===== Data provided =====

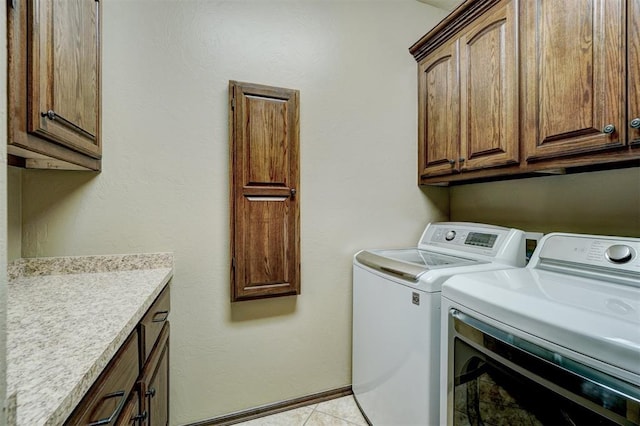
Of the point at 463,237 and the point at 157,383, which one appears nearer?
the point at 157,383

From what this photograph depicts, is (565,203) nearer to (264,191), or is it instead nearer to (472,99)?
(472,99)

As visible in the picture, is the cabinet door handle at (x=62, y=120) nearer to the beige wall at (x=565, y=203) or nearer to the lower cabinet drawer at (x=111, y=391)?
the lower cabinet drawer at (x=111, y=391)

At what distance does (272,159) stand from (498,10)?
134cm

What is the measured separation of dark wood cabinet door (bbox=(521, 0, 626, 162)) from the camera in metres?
1.02

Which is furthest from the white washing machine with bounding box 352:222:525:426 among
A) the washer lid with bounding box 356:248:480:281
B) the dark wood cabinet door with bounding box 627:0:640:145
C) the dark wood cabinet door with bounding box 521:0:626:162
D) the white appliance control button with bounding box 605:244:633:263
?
the dark wood cabinet door with bounding box 627:0:640:145

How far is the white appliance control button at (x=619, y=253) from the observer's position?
1017mm

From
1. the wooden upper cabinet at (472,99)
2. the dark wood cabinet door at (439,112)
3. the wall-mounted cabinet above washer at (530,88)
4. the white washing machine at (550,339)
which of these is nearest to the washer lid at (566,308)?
the white washing machine at (550,339)

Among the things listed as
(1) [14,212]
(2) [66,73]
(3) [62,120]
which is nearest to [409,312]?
(3) [62,120]

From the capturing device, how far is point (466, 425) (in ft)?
3.33

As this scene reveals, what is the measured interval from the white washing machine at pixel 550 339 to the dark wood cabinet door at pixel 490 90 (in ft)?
1.62

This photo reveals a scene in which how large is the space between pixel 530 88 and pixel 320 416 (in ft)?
6.52

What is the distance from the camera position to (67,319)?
30.2 inches

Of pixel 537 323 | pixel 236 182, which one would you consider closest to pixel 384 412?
pixel 537 323

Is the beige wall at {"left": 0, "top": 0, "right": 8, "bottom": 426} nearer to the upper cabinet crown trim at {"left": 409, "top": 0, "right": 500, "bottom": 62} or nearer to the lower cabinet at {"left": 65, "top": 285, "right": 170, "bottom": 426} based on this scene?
the lower cabinet at {"left": 65, "top": 285, "right": 170, "bottom": 426}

=====

=== Job ===
Could you output every line of the material above as a JSON list of strings, one string per line, with blank lines and the picture markers left out?

=== Complete answer ===
[
  "Of the point at 463,237 and the point at 157,383, which one appears nearer?",
  "the point at 157,383",
  "From what this photograph depicts, is (565,203) nearer to (264,191), or is it instead nearer to (472,99)?",
  "(472,99)",
  "As visible in the picture, is the cabinet door handle at (x=62, y=120) nearer to the beige wall at (x=565, y=203) or nearer to the lower cabinet drawer at (x=111, y=391)?",
  "the lower cabinet drawer at (x=111, y=391)",
  "At what distance does (272,159) stand from (498,10)?",
  "134cm",
  "What is the measured separation of dark wood cabinet door (bbox=(521, 0, 626, 162)) from the camera in metres?",
  "1.02",
  "Which is furthest from the white washing machine with bounding box 352:222:525:426 among",
  "A) the washer lid with bounding box 356:248:480:281",
  "B) the dark wood cabinet door with bounding box 627:0:640:145",
  "C) the dark wood cabinet door with bounding box 521:0:626:162",
  "D) the white appliance control button with bounding box 605:244:633:263",
  "?",
  "the dark wood cabinet door with bounding box 627:0:640:145",
  "How far is the white appliance control button at (x=619, y=253) from the observer's position?",
  "1017mm",
  "From",
  "1. the wooden upper cabinet at (472,99)",
  "2. the dark wood cabinet door at (439,112)",
  "3. the wall-mounted cabinet above washer at (530,88)",
  "4. the white washing machine at (550,339)",
  "which of these is nearest to the washer lid at (566,308)?",
  "the white washing machine at (550,339)",
  "Among the things listed as",
  "(1) [14,212]",
  "(2) [66,73]",
  "(3) [62,120]",
  "which is nearest to [409,312]?",
  "(3) [62,120]",
  "From the capturing device, how far is point (466, 425) (in ft)?",
  "3.33",
  "As this scene reveals, what is the measured interval from the white washing machine at pixel 550 339 to the dark wood cabinet door at pixel 490 90 (in ft)?",
  "1.62",
  "This photo reveals a scene in which how large is the space between pixel 530 88 and pixel 320 416 (in ft)?",
  "6.52",
  "What is the distance from the camera position to (67,319)?",
  "30.2 inches",
  "Of pixel 537 323 | pixel 236 182, which one would you consider closest to pixel 384 412?",
  "pixel 537 323",
  "Is the beige wall at {\"left\": 0, \"top\": 0, \"right\": 8, \"bottom\": 426} nearer to the upper cabinet crown trim at {\"left\": 409, \"top\": 0, \"right\": 500, \"bottom\": 62} or nearer to the lower cabinet at {\"left\": 65, \"top\": 285, \"right\": 170, \"bottom\": 426} based on this scene?",
  "the lower cabinet at {\"left\": 65, \"top\": 285, \"right\": 170, \"bottom\": 426}"
]